The event will honor the memory of the late Hugh Thompson, the U.S. Army helicopter pilot who rescued Vietnamese civilians during the infamous 1968 My Lai Massacre in which American troops killed 504 unarmed villagers.

The event will feature special guest Larry Colburn, who as a door gunner aboard Thompson's chopper also helped to stop the My Lai Massacre.

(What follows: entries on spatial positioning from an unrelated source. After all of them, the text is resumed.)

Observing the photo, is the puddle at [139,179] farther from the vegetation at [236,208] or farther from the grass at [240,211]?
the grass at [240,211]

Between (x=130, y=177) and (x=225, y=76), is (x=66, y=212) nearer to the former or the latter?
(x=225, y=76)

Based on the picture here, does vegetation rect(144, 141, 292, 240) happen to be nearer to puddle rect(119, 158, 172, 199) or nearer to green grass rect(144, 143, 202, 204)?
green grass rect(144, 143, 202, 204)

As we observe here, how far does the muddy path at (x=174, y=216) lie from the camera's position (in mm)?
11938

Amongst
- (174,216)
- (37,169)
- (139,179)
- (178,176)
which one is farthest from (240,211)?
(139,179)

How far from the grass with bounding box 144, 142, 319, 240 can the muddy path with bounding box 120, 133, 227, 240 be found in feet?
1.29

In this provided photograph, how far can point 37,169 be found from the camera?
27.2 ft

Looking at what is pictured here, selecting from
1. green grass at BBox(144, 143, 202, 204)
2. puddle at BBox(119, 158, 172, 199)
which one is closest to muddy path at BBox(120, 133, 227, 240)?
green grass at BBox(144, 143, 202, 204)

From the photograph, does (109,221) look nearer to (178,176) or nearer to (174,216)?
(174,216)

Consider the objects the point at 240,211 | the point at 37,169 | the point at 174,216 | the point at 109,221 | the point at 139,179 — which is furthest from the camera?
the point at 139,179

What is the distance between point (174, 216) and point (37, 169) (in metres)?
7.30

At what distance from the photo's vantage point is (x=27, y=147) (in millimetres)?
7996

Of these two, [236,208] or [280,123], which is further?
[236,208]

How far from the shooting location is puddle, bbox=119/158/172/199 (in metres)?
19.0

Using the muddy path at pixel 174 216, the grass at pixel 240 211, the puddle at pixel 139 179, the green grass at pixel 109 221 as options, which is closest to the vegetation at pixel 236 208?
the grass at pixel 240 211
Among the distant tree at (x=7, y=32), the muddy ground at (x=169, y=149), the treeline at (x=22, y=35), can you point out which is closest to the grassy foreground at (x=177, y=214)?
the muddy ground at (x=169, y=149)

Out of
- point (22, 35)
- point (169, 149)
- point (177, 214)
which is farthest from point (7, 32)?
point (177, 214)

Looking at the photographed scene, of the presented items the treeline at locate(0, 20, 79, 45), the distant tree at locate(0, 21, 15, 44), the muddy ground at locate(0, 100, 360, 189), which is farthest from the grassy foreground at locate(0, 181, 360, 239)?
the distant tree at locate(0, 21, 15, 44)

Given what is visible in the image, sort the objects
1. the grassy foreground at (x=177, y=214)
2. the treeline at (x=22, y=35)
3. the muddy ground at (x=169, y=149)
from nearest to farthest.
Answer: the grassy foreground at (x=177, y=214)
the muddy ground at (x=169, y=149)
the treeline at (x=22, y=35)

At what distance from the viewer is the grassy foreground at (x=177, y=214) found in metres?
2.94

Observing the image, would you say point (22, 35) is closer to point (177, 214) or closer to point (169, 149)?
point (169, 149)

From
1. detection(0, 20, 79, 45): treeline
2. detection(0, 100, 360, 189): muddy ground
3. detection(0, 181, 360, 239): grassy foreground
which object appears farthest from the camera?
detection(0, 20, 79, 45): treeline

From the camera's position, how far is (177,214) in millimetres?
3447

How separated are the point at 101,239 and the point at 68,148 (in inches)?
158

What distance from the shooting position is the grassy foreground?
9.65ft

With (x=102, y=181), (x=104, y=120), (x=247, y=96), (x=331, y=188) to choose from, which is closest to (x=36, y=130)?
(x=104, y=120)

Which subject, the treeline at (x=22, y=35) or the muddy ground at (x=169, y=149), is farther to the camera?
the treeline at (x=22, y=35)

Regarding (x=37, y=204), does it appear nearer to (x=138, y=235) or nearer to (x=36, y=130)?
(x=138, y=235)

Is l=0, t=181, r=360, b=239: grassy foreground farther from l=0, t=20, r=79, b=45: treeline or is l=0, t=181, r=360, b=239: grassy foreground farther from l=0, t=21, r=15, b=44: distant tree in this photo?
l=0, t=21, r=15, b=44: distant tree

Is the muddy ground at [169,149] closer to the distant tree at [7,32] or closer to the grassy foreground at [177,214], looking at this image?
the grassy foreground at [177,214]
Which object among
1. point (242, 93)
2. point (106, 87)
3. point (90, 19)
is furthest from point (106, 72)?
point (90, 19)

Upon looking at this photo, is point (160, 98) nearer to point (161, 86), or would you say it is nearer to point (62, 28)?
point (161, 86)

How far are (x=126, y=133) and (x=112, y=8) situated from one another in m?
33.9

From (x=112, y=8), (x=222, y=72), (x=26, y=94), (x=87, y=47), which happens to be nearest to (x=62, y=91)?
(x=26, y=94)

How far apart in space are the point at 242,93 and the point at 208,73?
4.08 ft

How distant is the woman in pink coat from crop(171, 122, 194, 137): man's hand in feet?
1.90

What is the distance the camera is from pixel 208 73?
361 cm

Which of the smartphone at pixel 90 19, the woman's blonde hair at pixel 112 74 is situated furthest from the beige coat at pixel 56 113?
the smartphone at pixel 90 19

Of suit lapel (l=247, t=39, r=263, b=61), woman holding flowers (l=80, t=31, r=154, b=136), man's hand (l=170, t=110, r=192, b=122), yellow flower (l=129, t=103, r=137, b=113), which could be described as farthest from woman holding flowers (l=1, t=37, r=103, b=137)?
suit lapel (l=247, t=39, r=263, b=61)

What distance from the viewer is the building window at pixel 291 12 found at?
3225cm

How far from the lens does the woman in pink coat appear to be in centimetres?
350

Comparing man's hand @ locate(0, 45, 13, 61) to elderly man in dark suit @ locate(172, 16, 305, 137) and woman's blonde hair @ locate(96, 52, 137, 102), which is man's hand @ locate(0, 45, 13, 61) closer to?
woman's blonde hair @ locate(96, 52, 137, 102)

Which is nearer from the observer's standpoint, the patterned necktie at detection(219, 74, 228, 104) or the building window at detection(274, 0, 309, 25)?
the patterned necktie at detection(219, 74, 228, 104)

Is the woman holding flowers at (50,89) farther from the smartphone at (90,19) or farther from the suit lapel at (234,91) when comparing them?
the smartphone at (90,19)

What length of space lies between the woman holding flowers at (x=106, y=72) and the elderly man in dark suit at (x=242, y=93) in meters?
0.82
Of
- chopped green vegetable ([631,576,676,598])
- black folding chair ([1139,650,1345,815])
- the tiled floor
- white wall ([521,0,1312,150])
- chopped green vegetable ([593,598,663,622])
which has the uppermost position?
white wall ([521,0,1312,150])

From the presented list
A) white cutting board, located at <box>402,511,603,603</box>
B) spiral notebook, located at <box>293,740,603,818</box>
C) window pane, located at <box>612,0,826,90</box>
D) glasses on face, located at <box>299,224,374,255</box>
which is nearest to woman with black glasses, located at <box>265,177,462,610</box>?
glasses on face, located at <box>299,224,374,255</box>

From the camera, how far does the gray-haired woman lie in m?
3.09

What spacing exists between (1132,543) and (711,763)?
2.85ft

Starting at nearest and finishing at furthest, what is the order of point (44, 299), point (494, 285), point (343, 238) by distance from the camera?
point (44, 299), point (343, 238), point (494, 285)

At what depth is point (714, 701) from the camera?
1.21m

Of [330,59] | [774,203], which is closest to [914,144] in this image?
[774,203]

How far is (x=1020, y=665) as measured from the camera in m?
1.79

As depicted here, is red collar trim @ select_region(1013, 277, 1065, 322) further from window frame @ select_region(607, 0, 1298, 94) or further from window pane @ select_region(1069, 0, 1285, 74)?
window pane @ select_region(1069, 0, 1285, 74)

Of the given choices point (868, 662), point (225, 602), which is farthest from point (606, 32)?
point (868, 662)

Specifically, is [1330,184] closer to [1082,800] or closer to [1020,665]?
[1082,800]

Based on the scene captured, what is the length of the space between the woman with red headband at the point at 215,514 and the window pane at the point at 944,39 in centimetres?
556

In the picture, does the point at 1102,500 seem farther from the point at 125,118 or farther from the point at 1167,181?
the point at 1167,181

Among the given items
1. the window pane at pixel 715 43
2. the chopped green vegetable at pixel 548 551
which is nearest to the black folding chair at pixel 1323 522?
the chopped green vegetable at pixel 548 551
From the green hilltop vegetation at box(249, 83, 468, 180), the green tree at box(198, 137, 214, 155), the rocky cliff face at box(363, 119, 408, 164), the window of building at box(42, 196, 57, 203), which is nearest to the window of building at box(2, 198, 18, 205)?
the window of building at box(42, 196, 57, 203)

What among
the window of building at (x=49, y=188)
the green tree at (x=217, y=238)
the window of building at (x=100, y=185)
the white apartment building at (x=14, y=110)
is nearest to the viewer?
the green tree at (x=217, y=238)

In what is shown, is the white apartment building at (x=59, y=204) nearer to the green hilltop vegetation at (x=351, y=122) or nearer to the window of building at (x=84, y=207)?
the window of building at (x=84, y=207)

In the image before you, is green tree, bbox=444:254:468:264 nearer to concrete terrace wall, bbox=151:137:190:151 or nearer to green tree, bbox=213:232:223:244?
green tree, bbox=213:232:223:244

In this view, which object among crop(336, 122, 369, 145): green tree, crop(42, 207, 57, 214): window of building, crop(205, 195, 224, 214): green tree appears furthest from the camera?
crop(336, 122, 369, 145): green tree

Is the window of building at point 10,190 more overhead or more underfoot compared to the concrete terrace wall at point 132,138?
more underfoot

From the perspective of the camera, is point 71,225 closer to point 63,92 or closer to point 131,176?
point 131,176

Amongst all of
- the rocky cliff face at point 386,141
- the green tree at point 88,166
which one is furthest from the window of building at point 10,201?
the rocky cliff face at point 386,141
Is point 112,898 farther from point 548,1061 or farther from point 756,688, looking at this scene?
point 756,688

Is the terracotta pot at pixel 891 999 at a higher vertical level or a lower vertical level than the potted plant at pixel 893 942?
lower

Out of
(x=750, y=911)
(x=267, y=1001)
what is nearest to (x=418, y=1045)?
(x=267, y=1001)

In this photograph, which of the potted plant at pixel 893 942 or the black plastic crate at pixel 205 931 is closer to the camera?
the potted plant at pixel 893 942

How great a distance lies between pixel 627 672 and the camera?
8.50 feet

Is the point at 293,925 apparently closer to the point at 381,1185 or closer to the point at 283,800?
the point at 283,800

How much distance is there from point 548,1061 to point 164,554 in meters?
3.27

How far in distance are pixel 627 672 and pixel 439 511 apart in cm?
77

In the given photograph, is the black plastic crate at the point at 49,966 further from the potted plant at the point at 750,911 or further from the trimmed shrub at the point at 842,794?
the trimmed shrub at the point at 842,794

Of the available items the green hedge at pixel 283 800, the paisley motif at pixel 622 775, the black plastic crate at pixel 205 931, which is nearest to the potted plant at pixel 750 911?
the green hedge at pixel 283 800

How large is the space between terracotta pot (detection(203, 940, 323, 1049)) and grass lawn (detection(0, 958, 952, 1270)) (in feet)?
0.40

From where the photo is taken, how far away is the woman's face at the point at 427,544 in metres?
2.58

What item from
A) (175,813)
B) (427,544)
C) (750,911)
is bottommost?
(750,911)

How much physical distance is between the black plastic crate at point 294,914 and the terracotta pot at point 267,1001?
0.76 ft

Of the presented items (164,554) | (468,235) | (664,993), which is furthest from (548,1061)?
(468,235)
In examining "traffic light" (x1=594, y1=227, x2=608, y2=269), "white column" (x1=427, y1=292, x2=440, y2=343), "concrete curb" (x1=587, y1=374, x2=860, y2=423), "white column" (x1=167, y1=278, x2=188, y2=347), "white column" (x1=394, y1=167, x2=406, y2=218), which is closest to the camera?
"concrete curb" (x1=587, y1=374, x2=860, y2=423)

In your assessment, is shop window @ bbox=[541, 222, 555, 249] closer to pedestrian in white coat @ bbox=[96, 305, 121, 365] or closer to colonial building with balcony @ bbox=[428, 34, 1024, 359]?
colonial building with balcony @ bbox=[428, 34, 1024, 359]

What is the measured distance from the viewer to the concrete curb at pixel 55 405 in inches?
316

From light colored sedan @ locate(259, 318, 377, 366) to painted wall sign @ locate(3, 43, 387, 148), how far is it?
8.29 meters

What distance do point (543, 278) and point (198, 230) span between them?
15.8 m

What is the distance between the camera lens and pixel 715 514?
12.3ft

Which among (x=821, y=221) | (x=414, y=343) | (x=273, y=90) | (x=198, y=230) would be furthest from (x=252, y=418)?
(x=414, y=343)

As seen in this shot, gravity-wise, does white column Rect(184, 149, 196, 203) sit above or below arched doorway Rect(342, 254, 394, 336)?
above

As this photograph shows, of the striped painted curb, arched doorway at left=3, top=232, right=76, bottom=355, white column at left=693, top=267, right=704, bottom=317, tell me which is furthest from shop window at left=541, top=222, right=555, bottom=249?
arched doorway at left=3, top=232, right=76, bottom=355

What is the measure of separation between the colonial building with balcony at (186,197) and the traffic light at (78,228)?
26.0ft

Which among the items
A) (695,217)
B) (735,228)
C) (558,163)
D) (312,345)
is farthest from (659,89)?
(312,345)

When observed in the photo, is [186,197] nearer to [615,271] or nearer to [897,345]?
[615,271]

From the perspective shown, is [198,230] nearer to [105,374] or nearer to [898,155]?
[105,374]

The evening also features Kelly Dougherty, Garett Reppenhagen and Jimmy Massey, all members of Iraq Veterans Against the War (IVAW).

These guest speakers will face a student panel prepared to ask critical questions, according to Guy Alchon, associate professor of history and organizer of the forum.

“Hugh Thompson and Larry Colburn made the tough but courageous choice to act against the murderers at My Lai,” Alchon said. “Their actions remind us that ethical choice in wartime is a constant dilemma, particularly when Americans become an unwelcome occupying army.

“Today, a new army of veterans is returning to us,” Alchon added. “They are everywhere, and everywhere invisible to most Americans. Such carelessness is symptomatic of the widening divide between 'military America' and the rest of us. And working on behalf of America's new veterans--working to make them and their difficulties more visible--is one of the chief purposes of the IVAW.”

The initial portion of the forum will feature introductory remarks and the "Ceremony of the Empty Chair," during which the names of Delaware's dead from Iraq, together with those of selected Vietnam veterans, will be read aloud by a series of students.

There will then be a short video presentation to introduce the guests, after which the guests and student panel will take the stage.

Alchon said the guests will speak for 10-15 minutes, after which one of the student panelists, James Ferguson, will offer comments and questions critical of the IVAW. Next, the guests will be questioned briefly by the student panel. That will be followed by questions and comments from the audience.

The forum will continue on Thursday, April 19, with the 4 p.m. screening of the prize-winning film “The Ground Truth,” a documentary about the conditions faced by veterans returning from the Iraq War. The film will be shown in 007 Willard Hall Education Building and will be followed by audience discussion with the forum's guest speakers.

Dougherty, an eight-year veteran of the Colorado National Guard who served as a medic and military police in both Bosnia and Iraq, is a co-founder, and now executive drector, of Iraq Veterans Against the War.

Massey was a staff sergeant in the Marines, after having been an infantry instructor at Parris Island and a recruiter, and witnessed the killing of unarmed civilians in Iraq. Unable to reconcile traditional values with the orders he was given, he became one of the leaders of the anti-war movement.

Reppenhagen was an Army scout sniper who served with the 1st Infantry Division in Baquaba, Iraq, from February 2004 until February 2005. Today he is chairman of IVAW.

The forum is free and open to the public, and will be followed by a reception.